As with many things, the bad ones often stick in the memory more than good ones.
Think about customer service. How often do you tell someone about a great experience you had in restaurant, shop, or the like? Not often. But how often do you recall, without being prompted, ‘Uh, you wouldn’t believe the attitude of the guy who served me in Tesco today…’?
Well logos are just the same. The successful logos simply do their job. Without fuss. They simply fit and feel appropriate. Why? It’s often hard to put your finger on it. But there’s often a theme of why a logo is successful.
Here are just five things that successful logos have in common.
- They’re professionally designed by a graphic designer. Sounds obvious, but we can’t recall seeing a successful logo that has clearly been put together by someone ‘playing’ designer.
- They work across all media. The best logos work equally as successfully on a website (often one of the smallest instances of a logo) as they do in signage or an exhibition stand (often the largest). That’s no fluke. A logo may well have a couple of different variants (such as stacked versus landscape orientation) so it can be adapted to purpose, but for all intents and purposes, the logo is the same.
- They fit within their marketplace. For a logo to be successful it must feel and look appropriate within its market / industry. There’s never anything wrong with doing something different (see #4), but there are limits. If a logo really does go against the grain then there’s a chance it won’t capture the hearts and minds of the audience.
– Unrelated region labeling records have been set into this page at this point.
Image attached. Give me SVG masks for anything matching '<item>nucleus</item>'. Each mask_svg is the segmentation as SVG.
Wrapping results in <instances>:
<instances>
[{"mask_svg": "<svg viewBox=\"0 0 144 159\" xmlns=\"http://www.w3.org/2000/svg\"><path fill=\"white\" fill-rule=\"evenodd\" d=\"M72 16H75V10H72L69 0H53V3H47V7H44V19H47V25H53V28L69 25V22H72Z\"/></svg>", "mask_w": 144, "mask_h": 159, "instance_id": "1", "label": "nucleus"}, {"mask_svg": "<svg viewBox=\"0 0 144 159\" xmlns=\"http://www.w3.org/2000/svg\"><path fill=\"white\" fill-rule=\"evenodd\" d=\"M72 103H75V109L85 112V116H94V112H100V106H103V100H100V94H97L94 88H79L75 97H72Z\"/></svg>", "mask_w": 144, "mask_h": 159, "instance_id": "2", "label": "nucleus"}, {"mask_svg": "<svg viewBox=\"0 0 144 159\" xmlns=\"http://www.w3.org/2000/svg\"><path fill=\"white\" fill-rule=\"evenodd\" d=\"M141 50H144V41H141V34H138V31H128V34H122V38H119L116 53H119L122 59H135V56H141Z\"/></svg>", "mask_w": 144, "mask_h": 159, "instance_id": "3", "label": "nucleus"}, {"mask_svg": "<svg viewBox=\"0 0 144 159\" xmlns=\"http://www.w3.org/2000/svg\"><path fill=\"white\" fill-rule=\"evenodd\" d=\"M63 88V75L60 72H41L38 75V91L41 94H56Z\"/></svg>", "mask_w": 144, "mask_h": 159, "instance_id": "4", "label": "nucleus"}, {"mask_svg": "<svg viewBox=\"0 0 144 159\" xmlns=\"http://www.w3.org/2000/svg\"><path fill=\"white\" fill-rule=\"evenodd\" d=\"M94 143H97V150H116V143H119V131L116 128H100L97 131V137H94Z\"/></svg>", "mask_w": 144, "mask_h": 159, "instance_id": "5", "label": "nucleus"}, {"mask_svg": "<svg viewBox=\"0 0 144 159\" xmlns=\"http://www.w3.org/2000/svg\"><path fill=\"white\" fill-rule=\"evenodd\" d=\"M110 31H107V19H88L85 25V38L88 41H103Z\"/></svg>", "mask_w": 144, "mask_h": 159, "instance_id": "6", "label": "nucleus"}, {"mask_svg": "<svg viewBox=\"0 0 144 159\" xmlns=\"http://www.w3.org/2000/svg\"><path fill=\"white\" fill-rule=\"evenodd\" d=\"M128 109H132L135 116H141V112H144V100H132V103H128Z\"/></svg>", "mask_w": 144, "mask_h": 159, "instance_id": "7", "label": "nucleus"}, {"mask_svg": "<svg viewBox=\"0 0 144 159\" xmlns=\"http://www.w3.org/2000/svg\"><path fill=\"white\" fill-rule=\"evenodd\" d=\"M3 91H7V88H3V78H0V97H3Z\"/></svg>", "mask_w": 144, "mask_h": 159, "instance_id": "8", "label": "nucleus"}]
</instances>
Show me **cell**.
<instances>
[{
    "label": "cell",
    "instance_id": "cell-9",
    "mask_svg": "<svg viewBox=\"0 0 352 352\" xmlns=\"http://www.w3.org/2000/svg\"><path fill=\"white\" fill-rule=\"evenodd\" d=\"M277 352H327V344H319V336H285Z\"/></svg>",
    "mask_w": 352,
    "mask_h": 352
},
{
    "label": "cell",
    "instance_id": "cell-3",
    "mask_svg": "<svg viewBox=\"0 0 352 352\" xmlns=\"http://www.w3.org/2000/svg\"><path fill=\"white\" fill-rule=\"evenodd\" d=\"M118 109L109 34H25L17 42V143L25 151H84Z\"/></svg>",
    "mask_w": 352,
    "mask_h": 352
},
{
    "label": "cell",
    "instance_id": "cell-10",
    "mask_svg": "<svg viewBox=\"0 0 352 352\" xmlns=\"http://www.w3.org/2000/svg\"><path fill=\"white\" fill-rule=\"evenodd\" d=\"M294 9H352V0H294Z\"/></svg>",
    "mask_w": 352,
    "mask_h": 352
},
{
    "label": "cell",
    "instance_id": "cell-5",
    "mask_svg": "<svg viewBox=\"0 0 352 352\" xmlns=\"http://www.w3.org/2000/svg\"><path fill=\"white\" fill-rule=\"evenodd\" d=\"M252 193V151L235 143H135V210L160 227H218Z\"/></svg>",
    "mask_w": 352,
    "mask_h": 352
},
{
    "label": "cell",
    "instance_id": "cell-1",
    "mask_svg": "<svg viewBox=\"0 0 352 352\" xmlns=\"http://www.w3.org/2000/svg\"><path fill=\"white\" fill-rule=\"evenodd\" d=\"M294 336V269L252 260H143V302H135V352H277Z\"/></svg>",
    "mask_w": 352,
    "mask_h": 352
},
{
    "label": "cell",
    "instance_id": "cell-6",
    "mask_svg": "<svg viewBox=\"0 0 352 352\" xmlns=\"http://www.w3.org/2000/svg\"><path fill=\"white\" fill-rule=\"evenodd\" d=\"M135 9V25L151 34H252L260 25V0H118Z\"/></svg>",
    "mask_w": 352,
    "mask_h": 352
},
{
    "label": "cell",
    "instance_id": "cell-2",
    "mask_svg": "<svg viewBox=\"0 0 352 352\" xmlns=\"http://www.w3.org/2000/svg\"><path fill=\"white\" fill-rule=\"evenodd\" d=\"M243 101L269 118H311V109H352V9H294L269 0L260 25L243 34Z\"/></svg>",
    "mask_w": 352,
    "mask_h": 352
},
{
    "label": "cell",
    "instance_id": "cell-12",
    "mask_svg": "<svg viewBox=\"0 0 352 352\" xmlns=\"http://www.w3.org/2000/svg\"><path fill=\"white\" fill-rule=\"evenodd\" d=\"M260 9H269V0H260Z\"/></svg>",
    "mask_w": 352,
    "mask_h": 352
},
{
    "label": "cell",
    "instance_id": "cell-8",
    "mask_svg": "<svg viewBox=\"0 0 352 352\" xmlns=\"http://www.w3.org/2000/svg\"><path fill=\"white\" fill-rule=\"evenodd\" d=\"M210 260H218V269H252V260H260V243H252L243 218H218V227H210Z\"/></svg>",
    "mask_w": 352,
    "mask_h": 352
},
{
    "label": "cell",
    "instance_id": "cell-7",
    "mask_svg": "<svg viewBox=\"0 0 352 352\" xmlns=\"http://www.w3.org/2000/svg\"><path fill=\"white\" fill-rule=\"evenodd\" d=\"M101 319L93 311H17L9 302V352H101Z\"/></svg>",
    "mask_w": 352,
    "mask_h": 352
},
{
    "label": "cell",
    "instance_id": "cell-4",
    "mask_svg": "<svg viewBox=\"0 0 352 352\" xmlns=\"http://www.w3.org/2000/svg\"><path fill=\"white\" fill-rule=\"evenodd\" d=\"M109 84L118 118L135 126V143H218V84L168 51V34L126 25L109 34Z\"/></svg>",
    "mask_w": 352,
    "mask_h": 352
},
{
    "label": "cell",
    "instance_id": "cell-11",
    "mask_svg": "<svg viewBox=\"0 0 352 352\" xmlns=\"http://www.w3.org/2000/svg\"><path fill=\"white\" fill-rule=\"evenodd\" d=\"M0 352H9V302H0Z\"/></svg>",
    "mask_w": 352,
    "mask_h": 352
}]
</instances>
- They stand out. ‘Me too’ or ‘more of the same’ doesn’t often cut it when it comes to logo design. A logo is often the most visually recognisable element of an organisation’s external brand. So if a logo blends in with the competition you have to ask what that says about the company.
- They reflect something(s) unique or key to the organisation. A brand’s values and essence should come through in its marketing collateral. That means the audience can ‘get’ what the brand is about. A logo is one small part of that, but it must bring into it some of that feel and DNA. Not only so it sits comfortably within marketing collateral, but also, so it creates a strong emotional link with the company and brand itself.
Perhaps you are reviewing your own brand logo? Or looking to initiate the design of a new logo? Have these five truths about successful logos in your mind when reviewing your brief and the subsequent concepts your logo designer provides.